Traditional Foods and Tribal Health: Creating Local Solutions
Tribally based efforts can play a significant and positive role by creating increased access to and consumption of healthier foods.
Minnesota is often touted as one of the healthiest states in the nation. While that is indeed true, for many Minnesotans, especially from communities of color, that distinction is not shared. One of those communities is the state’s Native American population. However, thanks to the efforts of a growing network of Native health advocates and organizations, that will change due, in part, to increased access to and consumption of healthier foods, including traditional foods. The Minnesota Food Charter will potentially play a significant and positive role in that effort.
JoAnne Mulbah, the SNAP education program manager for the Minnesota Chippewa Tribe, says that diet has played a significant role in health disparities. “We have gone from a community that was very active and that depended on harvesting food from the cycle of the seasons, to a community that is largely inactive and that relies on outside food sources. That has had a direct effect on our health,” she says.
Mulbah and others are engaged in far-reaching efforts to improve access to and knowledge of healthier, locally based foods. Those efforts range from nutrition education incorporated into school curriculums, to traditional gardens, to teaching tribal members how to harvest the natural foods of the forests and lakes and rivers, to increasing knowledge about to prepare healthier foods.
They’ve also been actively engaged in the Minnesota Food Charter effort. Food Charter Events have been convened in urban and reservation-based tribal communities to gather input on the food and health needs of Native people. One such meeting, organized by Mulbah at the Northern Lights Event Center on the Leech Lake Reservation, was attended by more than 140 tribal members – predominantly elders. The discussion focused on healthy foods and diet and the need to protect the natural environment, including clean lakes and waters— significant resources that provide many traditional food sources for Woodlands tribes like the Anishinaabe, including fish, game and wild rice.
Even with many of the positive changes underway in Native American communities throughout the state, significant challenges remain, especially when it comes to access. Mulbah says that Food Charter Event participants raised one those challenges—access to retail stores for staple foods.
“Access to quality, commercial foods in our communities is limited by distance, transportation, high rates of poverty, and, in many cases, by the stores themselves,” she says. “In many rural communities even farmers markets are not available. And then there is the question of how do you get there when there is no bus service or taxi service. Everything becomes a challenge.”

Mulbah says that challenge is something that the Food Charter could help to further explore and potentially help to address.

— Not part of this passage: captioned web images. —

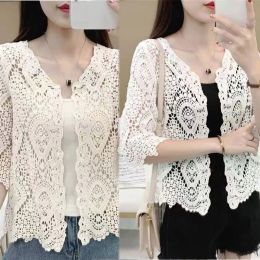 Tops Women Summer Knitted Lace Shrug Boho Hollow Crochet Floral 3/4 Sleeves Open Front Cropped Cardigan Elegant Short Mesh Sweater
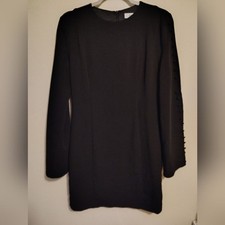 Do+Be Black Button Bell Long Sleeve Modest Little Black Dress LBD Medium Fairy
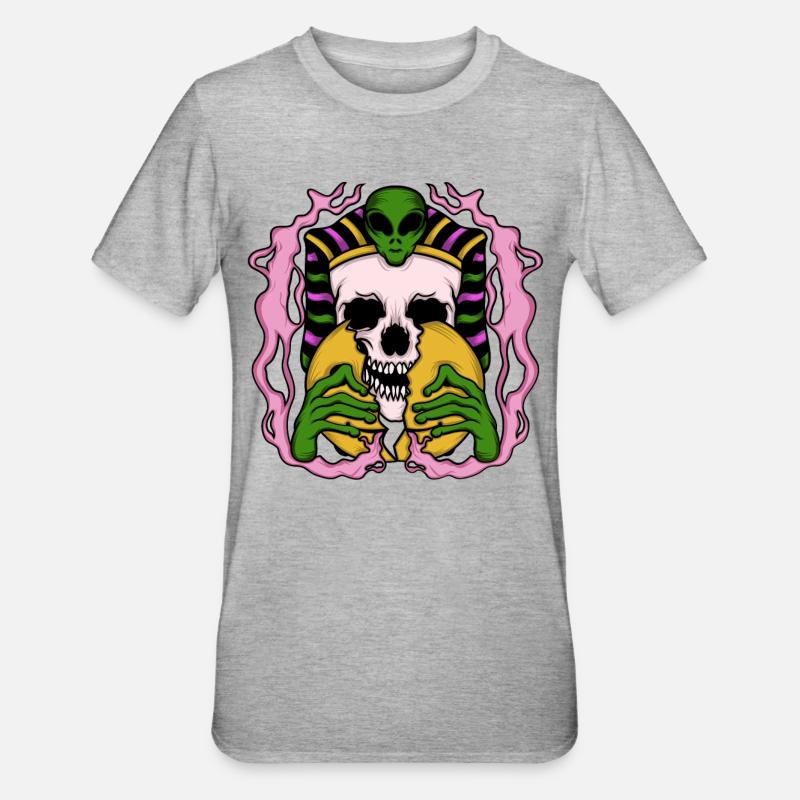 Alien Anubis Skull Egypt Tshirt - T-shirt polycoton Unisexe - gris chiné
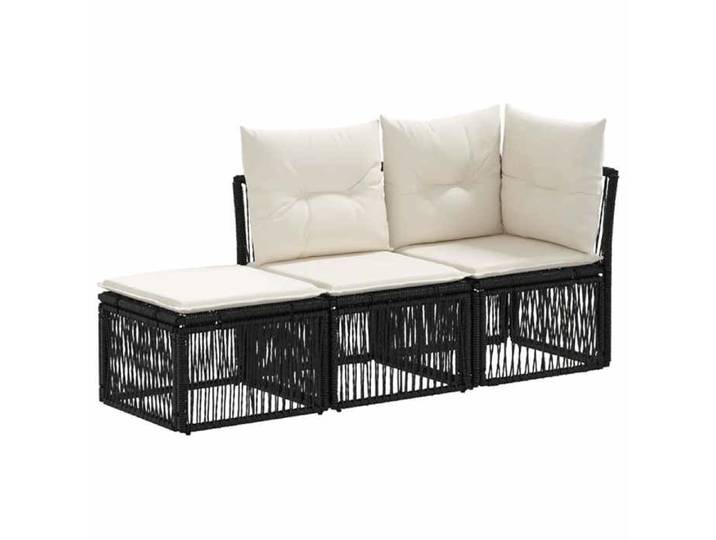 Elégance - Chic Sofa de jardin - extérieur - Ensemble de canapé de jardin - 3 pcs - 3 - Nombre de places - Noir - 62x62x70cm_058558
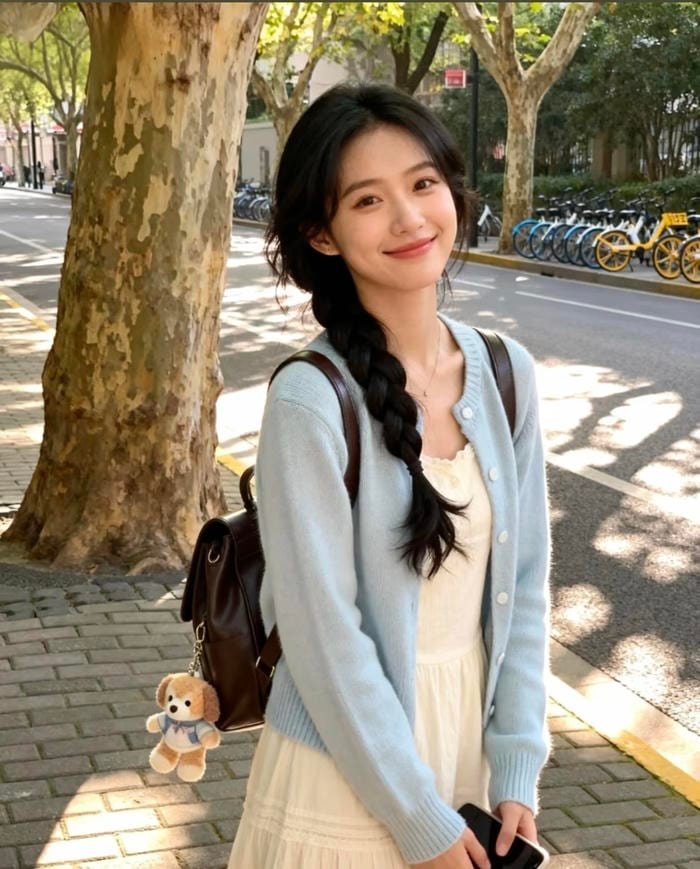 Hình gái xinh 2k2 pose ảnh tự nhiên với mái tóc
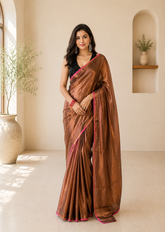 Tamra Rekha Rustic Handwoven Tissue Saree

Simone Senogles, who also helped to organize Food Charter events within the state’s Native American communities, agrees.
“My hope is that the food charter process turns into a document that actually does guide policy makers … a document that carries some weight. People put a lot of thought into it with the hope that their voices would be heard,” says Senogles, food sovereignty coordinator for the Indigenous Environmental Network, an organization that, among other things, works to expand access to and protect traditional Native American food sources.
The need to address health disparities among the state’s Native American populations is abundantly clear when the statistics are considered. For example, according to the Minnesota Department of Health, American Indian heart disease and stroke death rates from 2000 through 2007 were, respectively, 45 and 29 percent higher than those for whites, while the rate of diabetes-caused deaths for that population was five times higher than for non-Hispanic whites.
But for Minnesota’s Native American populations, addressing healthy food access and affordability is also important from the standpoint of sustaining cultural traditions, bonds and native nationhood.
“So many of the foods that are traditional to Native American communities play an important cultural role,” says Kris Rhodes, executive director of the American Indian Cancer Foundation. “Those food sources are the foundation of who we are. One of our creation stories has us coming to the water where the food grew,” says Rhodes, referring to wild rice.
Rhodes is especially excited by the increased prevalence of gardening among the state’s Native American populations, which she says demonstrates an exercise in sovereignty—the basic right and ability to grow and harvest food to feed families and friends.
Senogles adds that that sovereignty will ultimately spread beyond food. She says that if the state’s indigenous populations regain control of their food system, they will regain their health—both physical and spiritual –and their understanding and relationship with the environment.
“It’s important for us to understand what brought us here and where we came from. The problem didn’t originate in our community, but the solutions do,” she says.